-- Start Passage to read --
179/365: Holiday in Handcuffs (2007)
A struggling artist working as waitress kidnaps one of her customers to bring home and meet her parents at Christmas.
Director: Ron Underwood
Writer: Sara Endsley
Stars: Melissa Joan Hart, Mario Lopez and Timothy Bottoms
This was exactly what I hoped and expected. A feel good family friendly TV movie. I adore Melissa Joan Hart, and Mario Lopez will always be Slater to me, so I’m basically the target audience. This was exactly what I wanted in the Christmas season. It was no great work of art, but I don’t know who watches it for that purpose. It was sweet and cute and I enjoyed it.
178/365: Django Unchained (2012)
With the help of his mentor, a slave-turned-bounty hunter sets out to rescue his wife from a brutal Mississippi plantation owner.
Director: Quentin Tarantino
Writer: Quentin Tarantino
Stars: Jamie Foxx, Don Johnson and Leonardo DiCaprio
I can’t say enough for this movie. It’s one of the best ones I’ve seen in a long time! Ordinarily, one of my favorite things about Tarantino is his strong female characters, but because of the time period of this film, that wasn’t really possible, so I did miss that a bit, but not much. It would’ve been unrealistic, I guess. Anyway, Christoph Waltz is freaking amazing! He always is, but he kicked butt in this. The story is so complex and twists around, and I really felt like I’d been taken on a journey by the time it ended. I was exhausted! Such a great movie. It reminded me of High Noon, but that may have just been because that is one of the only Westerns I love, because I don’t really see any other similarities. Seriously, everyone should go see this movie when it’s out. It’s typically Tarantino in many ways, but in my opinion, they’re all good! In addition, there are also some very touching moments. Absolutely loved this movie.
177/365: The Little Girl Who Lives Down the Lane
A lone 13-year-old resorts to murder to protect her haven.
Director: Nicolas Gessner
Writers: Laird Koenig (novel), Laird Koenig (screenplay)
-- End Passage to read --
**Given problem 1:** Reproduce the movie reviews between "179/365: Holiday in" and "Django Unchained (2012)", inclusive, switching "Christmas" to "Thanksgiving".
**Given problem 2:** Keep writing the movie reviews from their last line onward.
-- Start Data entries --
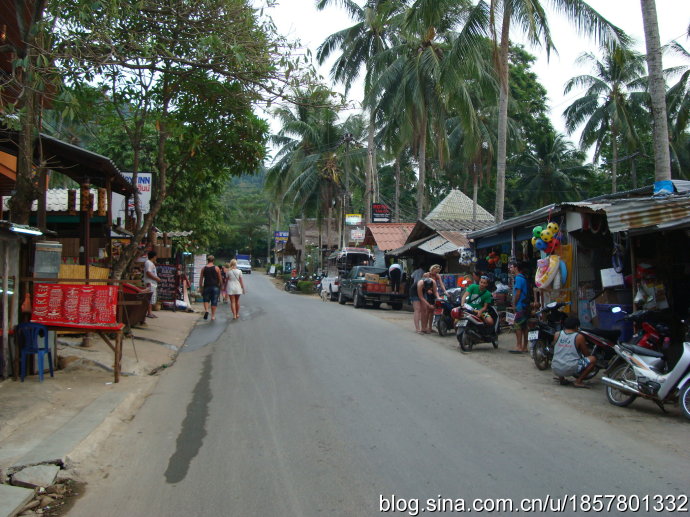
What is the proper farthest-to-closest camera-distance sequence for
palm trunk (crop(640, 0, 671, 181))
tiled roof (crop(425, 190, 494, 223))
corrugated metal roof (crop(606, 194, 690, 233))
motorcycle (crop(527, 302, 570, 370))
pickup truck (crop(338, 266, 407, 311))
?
tiled roof (crop(425, 190, 494, 223)), pickup truck (crop(338, 266, 407, 311)), palm trunk (crop(640, 0, 671, 181)), motorcycle (crop(527, 302, 570, 370)), corrugated metal roof (crop(606, 194, 690, 233))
-- End Data entries --
**Task answer 1:**
179/365: Holiday in Handcuffs (2007)
A struggling artist working as waitress kidnaps one of her customers to bring home and meet her parents at Thanksgiving.
Director: Ron Underwood
Writer: Sara Endsley
Stars: Melissa Joan Hart, Mario Lopez and Timothy Bottoms
This was exactly what I hoped and expected. A feel good family friendly TV movie. I adore Melissa Joan Hart, and Mario Lopez will always be Slater to me, so I’m basically the target audience. This was exactly what I wanted in the Thanksgiving season. It was no great work of art, but I don’t know who watches it for that purpose. It was sweet and cute and I enjoyed it.
178/365: Django Unchained (2012)

**Task answer 2:**
Stars: Jodie Foster, Martin Sheen and Alexis Smith
What a bizarre movie! I still don’t totally know how I feel about it. I thought I had worked it out, but I hadn’t really. Jodie Foster is great in it and it was a really interesting, and different watch, although rather disturbing. I don’t want to give anything away, but it was pretty entertaining in its weirdness.
176/365: Anna Karenina (2012)
To be honest, I didn’t like the book Anna Karenina. Almost all of my friends love it, it’s one of their favorites, but I couldn’t even finish it. I adore classic literature, mostly English, French and some German, but I could never get into Russian literature as much. I think my problem with Anna Karenina was that I couldn’t relate to the lead character. I find her spoiled and difficult, and unlike what I thought about the adulterers in Camelot, it seems cut and dry that she is wrong. I also adore Tom Stoppard’s plays. Arcadia is my absolute favorite play, to read or watch, but I don’t like his movies as much. I wasn’t a fan of Shakespeare in Love. I mean, it was OK, but just OK. Rosencrantz & Guildenstern Are Dead is OK, but that was a play first anyway, and not one of my favorites. In any case, I didn’t come into this with a very open mind, I was merely curious. I don’t like the story, and that is very important, but then the staging was so purposefully odd. I don’t like how in your face it is, reminding me again of Moulin Rouge. I don’t know. This wasn’t the worst movie I’ve ever seen by a long-shot, but I wasn’t into it.
175/365: Ben-Hur (1959)
When a Jewish prince is betrayed and sent into slavery by a Roman friend, he regains his freedom and comes back for revenge.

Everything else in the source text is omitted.